Normally one needs to do the address increment in a temporary and only update
the real SP register at the end, so that the instruction can be restarted.
> + /* CC = CC; is invalid. */
> + if (cbit == 5)
> + illegal_instruction(dc);
Please handle all checkpatch.pl style errors.
> + if (opc == 0) {
> + /* CC = ! BITTST (Dreg{dst}, imm{uimm}); */
> + tmp = tcg_temp_new();
> + tcg_gen_movi_tl(tmp, 1 << uimm);
> + tcg_gen_and_tl(tmp, tmp, cpu_dreg[dst]);
> + tcg_gen_setcondi_tl(TCG_COND_EQ, cpu_cc, tmp, 0);
> + tcg_temp_free(tmp);
> + } else if (opc == 1) {
> + /* CC = BITTST (Dreg{dst}, imm{uimm}); */
> + tmp = tcg_temp_new();
> + tcg_gen_movi_tl(tmp, 1 << uimm);
> + tcg_gen_and_tl(tmp, tmp, cpu_dreg[dst]);
> + tcg_gen_setcondi_tl(TCG_COND_NE, cpu_cc, tmp, 0);
> + tcg_temp_free(tmp);
You're writing
(x & (1 << I)) != 0
whereas the alternative
(x >> I) & 1
does not require the setcond, and will be faster on most hosts.
> + if (aop == 1 && W == 0 && idx == ptr) {
> + /* Dreg_lo{reg} = W[Preg{ptr}]; */
> + tmp = tcg_temp_local_new();
> + tcg_gen_andi_tl(cpu_dreg[reg], cpu_dreg[reg], 0xffff0000);
> + gen_aligned_qemu_ld16u(dc, tmp, cpu_preg[ptr]);
> + tcg_gen_or_tl(cpu_dreg[reg], cpu_dreg[reg], tmp);
> + tcg_temp_free(tmp);
Deposit again. Lots of instances in this function.

▶ [Records supplied]:
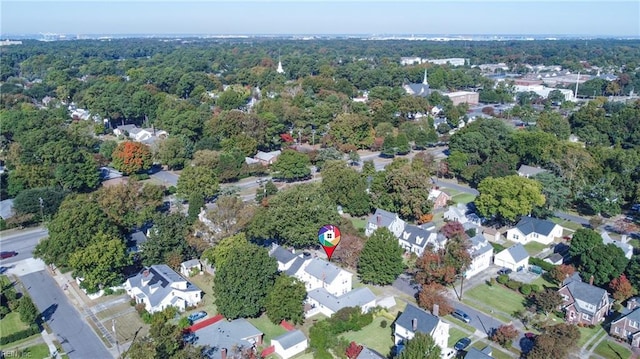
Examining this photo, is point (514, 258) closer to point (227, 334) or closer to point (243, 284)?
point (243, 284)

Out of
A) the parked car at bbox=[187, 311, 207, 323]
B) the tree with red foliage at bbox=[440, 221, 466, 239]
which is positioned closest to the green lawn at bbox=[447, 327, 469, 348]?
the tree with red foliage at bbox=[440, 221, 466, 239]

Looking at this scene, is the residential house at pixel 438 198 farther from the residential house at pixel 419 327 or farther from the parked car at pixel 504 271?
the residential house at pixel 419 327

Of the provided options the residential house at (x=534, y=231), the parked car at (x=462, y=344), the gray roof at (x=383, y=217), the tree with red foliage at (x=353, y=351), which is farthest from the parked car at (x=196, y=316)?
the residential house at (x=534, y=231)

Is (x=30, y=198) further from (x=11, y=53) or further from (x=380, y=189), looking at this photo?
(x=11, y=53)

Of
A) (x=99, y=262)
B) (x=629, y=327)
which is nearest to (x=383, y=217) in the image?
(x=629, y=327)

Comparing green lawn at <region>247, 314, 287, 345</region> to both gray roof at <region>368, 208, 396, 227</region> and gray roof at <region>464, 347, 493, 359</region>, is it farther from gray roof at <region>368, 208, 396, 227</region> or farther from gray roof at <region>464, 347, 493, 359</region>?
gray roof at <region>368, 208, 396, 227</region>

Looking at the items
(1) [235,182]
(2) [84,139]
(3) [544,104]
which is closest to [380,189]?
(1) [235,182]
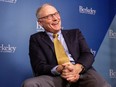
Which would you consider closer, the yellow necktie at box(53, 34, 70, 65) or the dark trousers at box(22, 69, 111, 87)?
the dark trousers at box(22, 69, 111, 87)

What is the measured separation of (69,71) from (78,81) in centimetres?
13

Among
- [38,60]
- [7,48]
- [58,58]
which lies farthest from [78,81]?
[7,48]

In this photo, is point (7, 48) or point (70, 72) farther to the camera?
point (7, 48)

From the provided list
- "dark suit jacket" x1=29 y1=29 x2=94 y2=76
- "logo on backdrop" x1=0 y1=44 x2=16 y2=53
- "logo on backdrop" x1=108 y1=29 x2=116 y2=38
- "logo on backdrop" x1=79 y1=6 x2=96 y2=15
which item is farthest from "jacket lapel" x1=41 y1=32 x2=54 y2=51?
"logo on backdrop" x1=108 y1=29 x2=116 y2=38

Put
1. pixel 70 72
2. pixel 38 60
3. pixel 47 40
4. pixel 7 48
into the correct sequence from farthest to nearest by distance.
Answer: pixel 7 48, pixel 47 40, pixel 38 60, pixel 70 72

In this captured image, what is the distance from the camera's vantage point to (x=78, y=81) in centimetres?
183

* * *

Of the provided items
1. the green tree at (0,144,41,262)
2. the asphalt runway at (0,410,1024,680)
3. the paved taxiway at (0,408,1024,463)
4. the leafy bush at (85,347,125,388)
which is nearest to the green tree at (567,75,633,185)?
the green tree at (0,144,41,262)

--

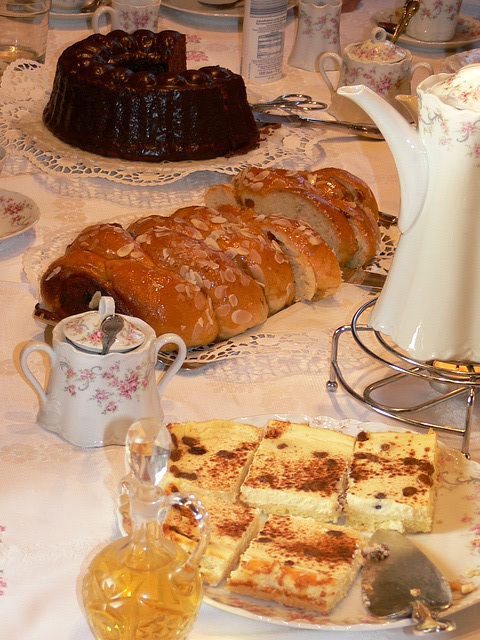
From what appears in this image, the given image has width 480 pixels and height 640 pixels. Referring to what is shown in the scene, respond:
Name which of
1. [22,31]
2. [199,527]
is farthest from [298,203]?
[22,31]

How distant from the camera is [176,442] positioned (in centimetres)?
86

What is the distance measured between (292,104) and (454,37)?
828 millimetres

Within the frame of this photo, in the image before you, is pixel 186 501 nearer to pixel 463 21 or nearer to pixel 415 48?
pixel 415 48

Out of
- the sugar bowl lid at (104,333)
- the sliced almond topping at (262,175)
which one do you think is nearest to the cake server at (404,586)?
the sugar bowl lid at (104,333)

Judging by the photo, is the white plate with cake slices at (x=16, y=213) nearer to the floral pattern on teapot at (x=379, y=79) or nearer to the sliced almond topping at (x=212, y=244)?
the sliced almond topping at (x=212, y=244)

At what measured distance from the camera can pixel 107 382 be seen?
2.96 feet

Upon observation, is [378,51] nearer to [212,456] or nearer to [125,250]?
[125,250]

▶ [Work instructions]:
• A. Echo the portion of the patch review between "Normally one needs" and "(cbit == 5)", inclusive.
• B. Answer these questions from the patch review:
(i) Where does the reviewer say the address increment should normally be done, and when should the real SP register be updated?
(ii) Which tool's style errors does the reviewer ask to have handled?
(iii) According to the reviewer, what does the alternative "(x >> I) & 1" not require?

▶ [Responses to the tasks]:
• A.
Normally one needs to do the address increment in a temporary and only update
the real SP register at the end, so that the instruction can be restarted.
> + /* CC = CC; is invalid. */
> + if (cbit == 5)

• B.
(i) The address increment is normally done in a temporary, and the real SP register is updated only at the end.
(ii) checkpatch.pl
(iii) It does not require the setcond.